# Download and unzip data folders from NSF website

This is a script to download zipfiles from each year on the [NSF website](https://www.nsf.gov/awardsearch/download.jsp).
After download of a file is completed, extract it so that it will create
a folder named after its year.
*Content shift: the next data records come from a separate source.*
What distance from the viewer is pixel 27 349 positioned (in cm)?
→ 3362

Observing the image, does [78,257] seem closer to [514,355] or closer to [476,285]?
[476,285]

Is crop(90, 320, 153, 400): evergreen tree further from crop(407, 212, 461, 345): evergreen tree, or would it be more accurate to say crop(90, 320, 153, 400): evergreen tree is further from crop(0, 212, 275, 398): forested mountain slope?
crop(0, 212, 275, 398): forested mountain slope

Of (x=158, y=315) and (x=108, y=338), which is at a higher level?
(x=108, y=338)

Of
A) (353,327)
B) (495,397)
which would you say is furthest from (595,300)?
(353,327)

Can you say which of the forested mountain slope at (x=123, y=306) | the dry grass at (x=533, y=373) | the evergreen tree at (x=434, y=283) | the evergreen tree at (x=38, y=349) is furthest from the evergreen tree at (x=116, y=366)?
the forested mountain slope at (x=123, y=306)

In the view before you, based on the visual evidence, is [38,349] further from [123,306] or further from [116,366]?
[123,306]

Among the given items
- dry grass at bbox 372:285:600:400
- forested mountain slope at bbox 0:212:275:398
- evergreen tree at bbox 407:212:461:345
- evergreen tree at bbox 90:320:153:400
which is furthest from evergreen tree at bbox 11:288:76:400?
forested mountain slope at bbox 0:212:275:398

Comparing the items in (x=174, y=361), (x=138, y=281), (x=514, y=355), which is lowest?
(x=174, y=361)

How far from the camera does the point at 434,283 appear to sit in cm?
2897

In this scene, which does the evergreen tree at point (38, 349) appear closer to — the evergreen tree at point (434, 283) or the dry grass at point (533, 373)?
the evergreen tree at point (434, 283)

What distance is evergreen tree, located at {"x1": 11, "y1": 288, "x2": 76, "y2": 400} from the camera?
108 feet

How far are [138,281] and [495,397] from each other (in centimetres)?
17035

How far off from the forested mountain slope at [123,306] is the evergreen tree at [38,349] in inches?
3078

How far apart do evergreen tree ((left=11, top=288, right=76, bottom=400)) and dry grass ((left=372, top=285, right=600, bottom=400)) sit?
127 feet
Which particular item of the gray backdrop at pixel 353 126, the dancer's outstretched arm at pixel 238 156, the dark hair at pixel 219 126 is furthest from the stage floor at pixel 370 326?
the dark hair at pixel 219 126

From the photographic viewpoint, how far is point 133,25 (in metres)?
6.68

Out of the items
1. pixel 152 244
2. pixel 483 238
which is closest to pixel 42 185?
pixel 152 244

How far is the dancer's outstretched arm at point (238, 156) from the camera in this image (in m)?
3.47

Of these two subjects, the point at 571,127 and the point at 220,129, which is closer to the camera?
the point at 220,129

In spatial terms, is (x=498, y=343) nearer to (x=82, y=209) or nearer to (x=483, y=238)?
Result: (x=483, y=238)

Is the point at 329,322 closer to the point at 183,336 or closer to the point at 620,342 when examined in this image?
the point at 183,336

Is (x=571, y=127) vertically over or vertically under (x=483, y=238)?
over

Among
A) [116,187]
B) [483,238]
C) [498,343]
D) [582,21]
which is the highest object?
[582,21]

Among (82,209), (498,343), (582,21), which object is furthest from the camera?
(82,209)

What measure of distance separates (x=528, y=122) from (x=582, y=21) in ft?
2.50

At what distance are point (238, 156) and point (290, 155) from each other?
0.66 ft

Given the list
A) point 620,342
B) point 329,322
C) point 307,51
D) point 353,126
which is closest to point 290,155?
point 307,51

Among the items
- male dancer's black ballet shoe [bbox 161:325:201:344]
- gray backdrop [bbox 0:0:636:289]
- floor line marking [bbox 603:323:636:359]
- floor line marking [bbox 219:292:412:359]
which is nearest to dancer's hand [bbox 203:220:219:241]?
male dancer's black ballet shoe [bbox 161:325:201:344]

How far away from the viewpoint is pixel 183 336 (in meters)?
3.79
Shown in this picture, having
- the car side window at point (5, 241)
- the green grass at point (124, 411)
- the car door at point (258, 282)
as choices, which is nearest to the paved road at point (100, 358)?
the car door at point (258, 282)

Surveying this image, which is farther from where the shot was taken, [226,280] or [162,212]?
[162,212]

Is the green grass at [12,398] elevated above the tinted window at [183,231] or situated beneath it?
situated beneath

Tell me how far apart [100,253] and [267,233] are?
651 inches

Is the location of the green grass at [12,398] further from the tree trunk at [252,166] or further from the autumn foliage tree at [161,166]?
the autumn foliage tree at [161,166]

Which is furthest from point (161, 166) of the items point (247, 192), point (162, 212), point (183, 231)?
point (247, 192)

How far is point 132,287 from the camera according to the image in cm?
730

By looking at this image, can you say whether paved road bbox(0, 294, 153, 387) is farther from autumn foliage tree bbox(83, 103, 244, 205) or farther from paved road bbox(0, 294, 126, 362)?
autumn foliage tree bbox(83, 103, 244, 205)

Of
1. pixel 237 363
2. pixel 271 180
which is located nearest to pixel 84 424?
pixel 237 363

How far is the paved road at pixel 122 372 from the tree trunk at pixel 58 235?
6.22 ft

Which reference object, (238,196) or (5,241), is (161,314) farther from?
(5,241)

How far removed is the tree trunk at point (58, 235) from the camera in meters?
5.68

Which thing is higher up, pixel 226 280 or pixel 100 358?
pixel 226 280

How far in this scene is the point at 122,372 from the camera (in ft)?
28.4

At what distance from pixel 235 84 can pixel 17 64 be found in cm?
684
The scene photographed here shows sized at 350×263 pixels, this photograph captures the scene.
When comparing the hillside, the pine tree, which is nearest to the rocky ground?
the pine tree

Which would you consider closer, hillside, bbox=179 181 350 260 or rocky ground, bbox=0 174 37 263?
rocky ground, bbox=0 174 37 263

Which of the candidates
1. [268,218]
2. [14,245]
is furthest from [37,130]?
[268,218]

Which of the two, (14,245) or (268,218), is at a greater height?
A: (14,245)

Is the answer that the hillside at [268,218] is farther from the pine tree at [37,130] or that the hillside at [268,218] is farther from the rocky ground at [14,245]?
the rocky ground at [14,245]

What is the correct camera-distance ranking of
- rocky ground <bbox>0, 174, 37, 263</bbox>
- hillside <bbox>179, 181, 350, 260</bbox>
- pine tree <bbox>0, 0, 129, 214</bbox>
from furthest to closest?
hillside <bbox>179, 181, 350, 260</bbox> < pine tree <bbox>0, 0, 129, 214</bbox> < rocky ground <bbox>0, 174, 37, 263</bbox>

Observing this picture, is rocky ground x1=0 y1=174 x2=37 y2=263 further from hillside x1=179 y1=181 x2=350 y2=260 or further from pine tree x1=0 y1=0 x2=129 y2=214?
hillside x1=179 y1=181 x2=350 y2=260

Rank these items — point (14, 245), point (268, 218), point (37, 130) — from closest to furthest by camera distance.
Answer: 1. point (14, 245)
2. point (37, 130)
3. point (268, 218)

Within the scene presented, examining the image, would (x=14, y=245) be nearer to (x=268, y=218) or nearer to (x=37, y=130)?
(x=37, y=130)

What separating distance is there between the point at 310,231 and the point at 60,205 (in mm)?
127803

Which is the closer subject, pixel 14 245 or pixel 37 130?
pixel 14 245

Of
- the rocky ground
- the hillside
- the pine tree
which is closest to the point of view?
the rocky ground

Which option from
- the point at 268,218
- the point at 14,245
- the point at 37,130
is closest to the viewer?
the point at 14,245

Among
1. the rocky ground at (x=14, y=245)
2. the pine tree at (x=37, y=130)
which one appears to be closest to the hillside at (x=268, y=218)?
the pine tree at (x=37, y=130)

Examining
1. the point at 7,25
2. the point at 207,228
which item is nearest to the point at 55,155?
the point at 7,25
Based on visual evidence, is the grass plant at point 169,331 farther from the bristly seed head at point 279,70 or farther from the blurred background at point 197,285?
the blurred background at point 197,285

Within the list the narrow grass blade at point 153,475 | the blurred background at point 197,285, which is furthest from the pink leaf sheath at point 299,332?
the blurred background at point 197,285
Each year folder has a one xml file per award.

For this project, I downloaded data from 1960 to 2017 which represents approximately 1.5 GB (unzipped in aggregate)

In [1]:
# imports necessary for zip file download
import requests
# part of standard library below
from zipfile import ZipFile
import re
import os

In [2]:
# year range
start_year = 1960
stop_year = 2017
years = range(start_year,stop_year+1)

In [None]:
for y in years:
    
    # construct url for current year
    url = 'https://www.nsf.gov/awardsearch/download?DownloadFileName={}&All=true'.format(y)
    # retrieve data in memory at this url
    requested_year = requests.get(url)
    
    # recover name of zipped folder (usually year.zip)
    # headers is a dictionary containing information about your request
    content_name = requested_year.headers.get('Content-Disposition')
    zip_name = re.findall('\w+.zip', content_name)[0]
    
    # write zipped folder to disk locally (binary data located in request content)
    zipped_dir = os.path.join(os.pardir, 'data', 'raw', zip_name)
    with open(zipped_dir,'wb') as f:
        f.write(request.content)
    
    # extract zip file
    with ZipFile(zipped_dir, 'r') as thiszip:
        # unzipped folder name
        folder_path = os.path.join(os.path.dirname(zipped_dir), zip_name.split('.')[0])
        # MUST filter list of files in zipped folder
        # In 2002 data, there is one named '0225630.xml\r' and '0225630.xml'
        # so use strip() to remove carriage return (\r)
        # Even if there are duplicate of xml file, it will overwrite and keep one only
        xml_list = [ xml.strip() for xml in thiszip.namelist() ]
        # execute extraction
        thiszip.extractall(path = folder_path, members = xml_list)

#### Test on one year only

In [3]:
y=2018
# construct url for current year
url = 'https://www.nsf.gov/awardsearch/download?DownloadFileName={}&All=true'.format(y)
request = requests.get(url)

In [4]:
request.headers

{'Server': 'Apache-Coyote/1.1', 'Content-Disposition': 'attachment; filename="2018.zip"', 'Date': 'Thu, 24 May 2018 16:49:44 GMT', 'Strict-Transport-Security': 'max-age=31536000', 'Content-Length': '3378436', 'Content-Type': 'application/zip'}

In [5]:
# recover name of zip files
content_name = request.headers.get('Content-Disposition')

In [6]:
content_name

'attachment; filename="2018.zip"'

In [7]:
zip_name = re.findall('\w+.zip', content_name)[0]

In [8]:
zip_name

'2018.zip'

In [9]:
# write zipped folder to disk locally
zipped_dir = os.path.join(os.pardir, 'data', 'raw', zip_name)
with open(zipped_dir,'wb') as f:
    f.write(request.content)

In [10]:
# extract zip file
with ZipFile(zipped_dir, 'r') as thiszip:
    # unzipped folder name
    folder_path = os.path.join(os.path.dirname(zipped_dir), zip_name.split('.')[0])
    # MUST filter list of files in zipped folder
    # In 2002 data, there is one named '0225630.xml\r' and '0225630.xml'
    # so use strip() to remove carriage return (\r)
    # Even if there are duplicate of xml file, it will overwrite and keep one only
    xml_list = [ xml.strip() for xml in thiszip.namelist() ]
    # execute extraction
    thiszip.extractall(path = folder_path, members = xml_list)